Complainant alleges that he was discriminated against on the bases of sex

(male), physical disability (chronic lower back pain), mental disability

(post traumatic stress disorder; panic disorder; and recurrent depression)

and in reprisal for prior EEO activity when: (1) on February 12, 1996,

he was physically assaulted by the Acting Supervisor; and (2) on March

25, 1996, he was placed in an Emergency Off Duty Station where he was not

allowed to perform his regular duties. The Commission accepts the appeal

in accordance with EEOC Order No. 960.001. For the following reasons,

we affirm the FAD as clarified herein.

The record reveals that during the relevant time, complainant was

employed as a Full Time City Letter Carrier (PS-05) at the agency's

Mt. Pleasant, South Carolina facility. Believing he was discriminated

against, complainant sought EEO counseling and subsequently filed a

complaint on April 19, 1996. At the conclusion of the investigation,

complainant was granted thirty days to request a hearing before an EEOC

Administrative Judge. When complainant failed to request a hearing

within the thirty day time period, the agency issued a final decision

finding no discrimination.

The FAD found that complainant failed to establish a prima facie case

of discrimination on any of his alleged bases.<2> In reaching this

conclusion, the FAD found that complainant failed to present evidence:

(1) that he was treated less favorably than similarly situated employees

outside of his protected classes; (2) that the agency officials

responsible for the alleged discriminatory actions were aware of his

prior protected activity; or (3) that he had either a physical or mental

disability within the meaning of the Rehabilitation Act. It is from

this decision complainant now appeals. On appeal, complainant contends

that his medical condition is "on going." The agency requests that we

affirm its FAD.

Complainant's version of the alleged assault and the Acting Supervisor's

version of the alleged assault are completely different. Complainant

and the Acting Supervisor had a discussion on the workroom floor

concerning complainant's request for auxiliary assistance. Because of

a disagreement, they moved the conversation into a back office.

Complainant alleges that the Acting Supervisor threw him against the

office door. The Acting Supervisor alleges that complainant violently

slammed the office door, lost control of his temper and subsequently

used his hands to prevent the Acting Supervisor from leaving.

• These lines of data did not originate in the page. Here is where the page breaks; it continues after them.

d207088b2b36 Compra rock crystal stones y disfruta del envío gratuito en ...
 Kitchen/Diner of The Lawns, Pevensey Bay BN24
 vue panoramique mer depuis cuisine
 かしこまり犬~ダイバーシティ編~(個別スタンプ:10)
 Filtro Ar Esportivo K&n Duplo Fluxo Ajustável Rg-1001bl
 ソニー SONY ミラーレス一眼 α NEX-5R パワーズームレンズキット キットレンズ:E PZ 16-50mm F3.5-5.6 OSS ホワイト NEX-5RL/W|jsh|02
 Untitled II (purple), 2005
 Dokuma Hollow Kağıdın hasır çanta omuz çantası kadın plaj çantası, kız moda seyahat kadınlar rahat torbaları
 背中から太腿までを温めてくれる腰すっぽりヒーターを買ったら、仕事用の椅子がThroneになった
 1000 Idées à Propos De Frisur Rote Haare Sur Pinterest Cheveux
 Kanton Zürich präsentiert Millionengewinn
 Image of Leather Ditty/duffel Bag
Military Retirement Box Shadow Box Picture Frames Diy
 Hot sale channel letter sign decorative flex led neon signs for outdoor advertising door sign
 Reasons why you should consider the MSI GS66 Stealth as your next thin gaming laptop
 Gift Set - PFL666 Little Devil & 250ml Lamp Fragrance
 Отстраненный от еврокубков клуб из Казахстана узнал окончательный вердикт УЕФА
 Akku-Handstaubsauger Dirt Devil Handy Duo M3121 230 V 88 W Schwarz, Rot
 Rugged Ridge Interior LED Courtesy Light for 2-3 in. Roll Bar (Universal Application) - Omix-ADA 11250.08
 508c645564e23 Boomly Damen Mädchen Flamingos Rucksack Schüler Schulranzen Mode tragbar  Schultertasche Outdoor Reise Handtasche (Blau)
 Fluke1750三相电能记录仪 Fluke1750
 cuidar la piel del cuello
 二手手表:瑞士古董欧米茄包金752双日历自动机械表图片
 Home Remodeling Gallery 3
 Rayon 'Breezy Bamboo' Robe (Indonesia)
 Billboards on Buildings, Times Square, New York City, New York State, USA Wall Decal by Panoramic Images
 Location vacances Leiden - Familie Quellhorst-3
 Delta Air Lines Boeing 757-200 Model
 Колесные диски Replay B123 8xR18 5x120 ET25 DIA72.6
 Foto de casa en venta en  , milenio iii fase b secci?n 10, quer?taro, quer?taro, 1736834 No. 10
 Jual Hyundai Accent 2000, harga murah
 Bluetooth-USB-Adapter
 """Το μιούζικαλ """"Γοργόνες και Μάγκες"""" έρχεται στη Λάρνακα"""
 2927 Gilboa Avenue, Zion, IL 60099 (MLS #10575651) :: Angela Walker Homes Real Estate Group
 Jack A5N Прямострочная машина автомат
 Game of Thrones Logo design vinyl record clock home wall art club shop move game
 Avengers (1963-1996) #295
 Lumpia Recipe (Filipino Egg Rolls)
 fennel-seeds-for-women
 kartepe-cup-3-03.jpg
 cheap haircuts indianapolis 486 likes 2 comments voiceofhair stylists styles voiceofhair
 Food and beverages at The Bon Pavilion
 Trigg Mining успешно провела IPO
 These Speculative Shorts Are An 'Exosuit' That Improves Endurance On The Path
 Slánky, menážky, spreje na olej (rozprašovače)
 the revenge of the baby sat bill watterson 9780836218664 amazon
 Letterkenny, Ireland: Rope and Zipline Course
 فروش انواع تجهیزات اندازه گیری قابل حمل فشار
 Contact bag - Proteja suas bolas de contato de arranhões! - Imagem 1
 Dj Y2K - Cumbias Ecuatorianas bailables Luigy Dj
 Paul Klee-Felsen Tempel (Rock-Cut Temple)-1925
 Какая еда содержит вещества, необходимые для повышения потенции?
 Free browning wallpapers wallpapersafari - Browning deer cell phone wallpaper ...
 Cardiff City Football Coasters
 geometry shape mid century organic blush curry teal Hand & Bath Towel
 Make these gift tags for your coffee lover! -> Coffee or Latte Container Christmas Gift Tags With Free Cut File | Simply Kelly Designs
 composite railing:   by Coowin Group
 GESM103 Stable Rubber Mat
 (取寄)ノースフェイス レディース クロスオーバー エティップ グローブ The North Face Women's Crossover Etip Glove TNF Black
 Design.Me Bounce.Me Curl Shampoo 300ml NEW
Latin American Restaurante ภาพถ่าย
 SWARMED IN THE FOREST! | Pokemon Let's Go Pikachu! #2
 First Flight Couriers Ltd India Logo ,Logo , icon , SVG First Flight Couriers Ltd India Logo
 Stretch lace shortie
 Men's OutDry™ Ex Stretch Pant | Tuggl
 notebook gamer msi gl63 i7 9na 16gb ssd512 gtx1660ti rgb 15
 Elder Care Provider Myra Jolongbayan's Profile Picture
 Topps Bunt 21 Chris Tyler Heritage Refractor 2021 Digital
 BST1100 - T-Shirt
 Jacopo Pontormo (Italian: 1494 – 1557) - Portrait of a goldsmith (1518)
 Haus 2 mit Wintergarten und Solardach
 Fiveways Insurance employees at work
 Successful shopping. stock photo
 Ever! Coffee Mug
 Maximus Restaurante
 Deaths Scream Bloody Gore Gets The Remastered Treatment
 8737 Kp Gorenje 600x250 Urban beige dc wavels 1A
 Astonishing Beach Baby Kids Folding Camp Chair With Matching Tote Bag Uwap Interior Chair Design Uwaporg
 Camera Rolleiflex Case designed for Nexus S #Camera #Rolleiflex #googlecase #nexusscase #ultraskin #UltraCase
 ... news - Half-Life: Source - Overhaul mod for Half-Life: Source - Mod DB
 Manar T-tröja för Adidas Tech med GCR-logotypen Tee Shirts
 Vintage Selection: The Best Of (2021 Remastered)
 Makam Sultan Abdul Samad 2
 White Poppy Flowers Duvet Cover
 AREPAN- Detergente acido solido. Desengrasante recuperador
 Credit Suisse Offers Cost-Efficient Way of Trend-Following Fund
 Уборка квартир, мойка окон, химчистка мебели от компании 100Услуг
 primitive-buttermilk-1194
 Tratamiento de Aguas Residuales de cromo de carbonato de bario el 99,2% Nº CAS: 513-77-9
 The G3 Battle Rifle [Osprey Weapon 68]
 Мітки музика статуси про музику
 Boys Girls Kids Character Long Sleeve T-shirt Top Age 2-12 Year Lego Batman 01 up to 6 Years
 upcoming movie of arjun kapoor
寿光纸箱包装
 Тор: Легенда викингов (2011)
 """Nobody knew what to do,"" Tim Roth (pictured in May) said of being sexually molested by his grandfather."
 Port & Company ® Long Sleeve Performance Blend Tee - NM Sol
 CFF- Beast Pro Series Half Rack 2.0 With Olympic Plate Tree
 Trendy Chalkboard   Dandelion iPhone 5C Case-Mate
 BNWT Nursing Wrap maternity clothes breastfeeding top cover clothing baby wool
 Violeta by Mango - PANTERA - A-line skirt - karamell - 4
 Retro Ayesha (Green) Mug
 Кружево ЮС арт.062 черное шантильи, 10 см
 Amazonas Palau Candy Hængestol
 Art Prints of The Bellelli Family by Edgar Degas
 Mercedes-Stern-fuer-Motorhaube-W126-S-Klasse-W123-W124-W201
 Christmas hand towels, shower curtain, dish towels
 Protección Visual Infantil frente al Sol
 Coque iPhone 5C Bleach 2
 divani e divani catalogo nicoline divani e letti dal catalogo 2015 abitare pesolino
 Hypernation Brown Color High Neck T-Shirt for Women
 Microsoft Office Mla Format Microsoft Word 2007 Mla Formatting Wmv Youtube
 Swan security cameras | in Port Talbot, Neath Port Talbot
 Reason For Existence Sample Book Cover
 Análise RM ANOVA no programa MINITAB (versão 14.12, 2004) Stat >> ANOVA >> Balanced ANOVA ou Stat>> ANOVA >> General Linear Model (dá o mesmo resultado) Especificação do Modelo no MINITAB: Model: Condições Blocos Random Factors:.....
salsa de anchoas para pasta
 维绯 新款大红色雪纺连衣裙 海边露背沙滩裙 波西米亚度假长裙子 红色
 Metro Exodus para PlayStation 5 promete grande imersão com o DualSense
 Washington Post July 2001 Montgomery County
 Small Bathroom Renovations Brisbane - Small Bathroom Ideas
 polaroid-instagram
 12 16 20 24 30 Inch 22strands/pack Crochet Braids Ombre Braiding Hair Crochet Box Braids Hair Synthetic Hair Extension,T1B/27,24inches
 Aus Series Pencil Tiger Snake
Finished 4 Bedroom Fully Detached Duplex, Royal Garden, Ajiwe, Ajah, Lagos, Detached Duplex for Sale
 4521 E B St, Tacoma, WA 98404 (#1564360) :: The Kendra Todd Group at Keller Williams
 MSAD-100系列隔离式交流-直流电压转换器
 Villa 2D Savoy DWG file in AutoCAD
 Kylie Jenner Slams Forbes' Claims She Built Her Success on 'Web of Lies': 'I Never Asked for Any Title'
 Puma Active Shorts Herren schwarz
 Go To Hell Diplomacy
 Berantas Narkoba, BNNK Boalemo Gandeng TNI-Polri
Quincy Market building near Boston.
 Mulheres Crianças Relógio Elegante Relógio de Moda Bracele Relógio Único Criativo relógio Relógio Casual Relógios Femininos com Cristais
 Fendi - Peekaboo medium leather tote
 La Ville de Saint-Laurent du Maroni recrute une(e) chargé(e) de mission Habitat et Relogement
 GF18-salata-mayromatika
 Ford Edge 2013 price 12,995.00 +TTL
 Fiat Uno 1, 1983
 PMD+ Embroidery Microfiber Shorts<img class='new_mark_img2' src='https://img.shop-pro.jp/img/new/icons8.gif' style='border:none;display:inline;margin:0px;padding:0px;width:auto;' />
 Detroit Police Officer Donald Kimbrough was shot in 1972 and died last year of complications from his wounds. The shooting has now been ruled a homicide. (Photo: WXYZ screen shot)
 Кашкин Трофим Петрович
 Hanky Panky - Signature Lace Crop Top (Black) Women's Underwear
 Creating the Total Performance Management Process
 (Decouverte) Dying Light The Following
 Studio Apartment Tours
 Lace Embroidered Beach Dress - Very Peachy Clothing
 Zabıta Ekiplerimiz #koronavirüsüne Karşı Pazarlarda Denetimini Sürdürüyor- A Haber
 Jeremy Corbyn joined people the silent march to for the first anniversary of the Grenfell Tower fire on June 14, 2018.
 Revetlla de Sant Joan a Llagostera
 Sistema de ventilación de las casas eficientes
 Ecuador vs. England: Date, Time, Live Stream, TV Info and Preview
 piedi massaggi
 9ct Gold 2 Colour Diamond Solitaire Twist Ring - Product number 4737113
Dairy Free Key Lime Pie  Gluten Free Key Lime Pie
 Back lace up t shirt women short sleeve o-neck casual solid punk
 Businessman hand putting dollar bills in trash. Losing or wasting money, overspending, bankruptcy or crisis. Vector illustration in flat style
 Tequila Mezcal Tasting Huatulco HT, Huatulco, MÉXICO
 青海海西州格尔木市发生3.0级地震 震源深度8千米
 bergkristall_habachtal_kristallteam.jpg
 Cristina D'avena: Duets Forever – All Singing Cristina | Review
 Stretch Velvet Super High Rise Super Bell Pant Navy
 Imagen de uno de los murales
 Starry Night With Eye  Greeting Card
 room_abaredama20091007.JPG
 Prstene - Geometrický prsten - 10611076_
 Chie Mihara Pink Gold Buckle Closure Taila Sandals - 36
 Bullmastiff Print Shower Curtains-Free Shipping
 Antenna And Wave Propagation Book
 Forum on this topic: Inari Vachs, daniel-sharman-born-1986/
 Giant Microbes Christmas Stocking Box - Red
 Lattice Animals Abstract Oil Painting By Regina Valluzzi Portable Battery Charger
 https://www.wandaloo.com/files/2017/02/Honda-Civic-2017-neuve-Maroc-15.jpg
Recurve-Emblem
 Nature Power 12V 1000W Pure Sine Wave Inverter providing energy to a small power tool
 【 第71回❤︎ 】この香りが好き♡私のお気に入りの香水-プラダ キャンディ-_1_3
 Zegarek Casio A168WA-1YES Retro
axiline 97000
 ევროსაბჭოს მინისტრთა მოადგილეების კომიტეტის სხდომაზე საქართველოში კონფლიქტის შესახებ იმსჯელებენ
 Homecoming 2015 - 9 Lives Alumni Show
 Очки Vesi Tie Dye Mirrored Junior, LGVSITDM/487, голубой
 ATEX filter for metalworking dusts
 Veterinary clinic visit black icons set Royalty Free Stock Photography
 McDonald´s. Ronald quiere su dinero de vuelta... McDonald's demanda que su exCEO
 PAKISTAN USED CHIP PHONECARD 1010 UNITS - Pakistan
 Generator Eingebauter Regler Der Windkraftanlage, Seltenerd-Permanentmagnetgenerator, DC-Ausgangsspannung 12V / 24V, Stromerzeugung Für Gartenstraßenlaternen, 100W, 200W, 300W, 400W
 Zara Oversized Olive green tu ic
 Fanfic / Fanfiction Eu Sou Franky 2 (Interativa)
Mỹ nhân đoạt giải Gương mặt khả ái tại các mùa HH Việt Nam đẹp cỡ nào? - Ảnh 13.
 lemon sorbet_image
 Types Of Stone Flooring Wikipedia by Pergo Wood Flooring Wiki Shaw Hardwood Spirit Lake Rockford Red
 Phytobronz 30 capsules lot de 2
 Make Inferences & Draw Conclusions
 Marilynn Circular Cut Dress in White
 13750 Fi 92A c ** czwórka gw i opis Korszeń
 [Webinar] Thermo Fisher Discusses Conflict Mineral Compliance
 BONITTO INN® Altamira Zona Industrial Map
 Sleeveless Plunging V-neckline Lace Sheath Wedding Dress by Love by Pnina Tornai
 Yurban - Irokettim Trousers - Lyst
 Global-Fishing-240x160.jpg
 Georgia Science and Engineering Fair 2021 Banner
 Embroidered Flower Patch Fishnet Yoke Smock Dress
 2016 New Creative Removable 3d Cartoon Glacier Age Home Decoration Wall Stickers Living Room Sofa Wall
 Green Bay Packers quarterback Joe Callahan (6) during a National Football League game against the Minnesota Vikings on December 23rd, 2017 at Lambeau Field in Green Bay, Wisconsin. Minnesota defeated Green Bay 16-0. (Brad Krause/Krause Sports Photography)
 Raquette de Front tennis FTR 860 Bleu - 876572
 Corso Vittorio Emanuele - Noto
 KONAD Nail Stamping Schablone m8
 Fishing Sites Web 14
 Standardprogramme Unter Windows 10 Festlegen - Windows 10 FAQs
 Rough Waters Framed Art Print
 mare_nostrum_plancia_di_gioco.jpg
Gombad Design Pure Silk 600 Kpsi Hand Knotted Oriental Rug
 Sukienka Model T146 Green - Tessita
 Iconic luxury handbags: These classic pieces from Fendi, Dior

The Acting Supervisor denies threatening complainant although admits

that during his attempt to get out of the office, they may have had

physical contact. A police report stated that there was no evidence of

an injury to complainant's head, but a medical report found evidence of

a 3 centimeter lesion, raised and tender, on the back of complainant's

skull. Accordingly, we find that complainant was involved in a physical

altercation with the Acting Supervisor which resulted in an injury to

his head on February 12, 1996.

Sex Discrimination and Retaliation

Based on the standards set forth in McDonnell Douglas v. Green, 411

U.S. 792 (1973); Texas Department of Community Affairs v. Burdine, 450

U.S. 248, 253-256 (1981); and Hochstadt v. Worcester Foundation for

Experimental Biology, Inc., 425 F. Supp. 318 (D. Mass. 1976), aff'd,

545 F.2d 222 (1st Cir. 1976) (applying McDonnell Douglas to retaliation

cases), the Commission agrees with the agency that complainant failed

to establish a prima facie case of sex discrimination or retaliation.

In reaching this conclusion, we note that complainant failed to name a

similarly situated female employee, much less one who was treated more

favorably under similar circumstances. Moreover, we infer that the

Acting Supervisor's physical contact with complainant was motivated,

more likely than not, by self defense rather than discriminatory animus.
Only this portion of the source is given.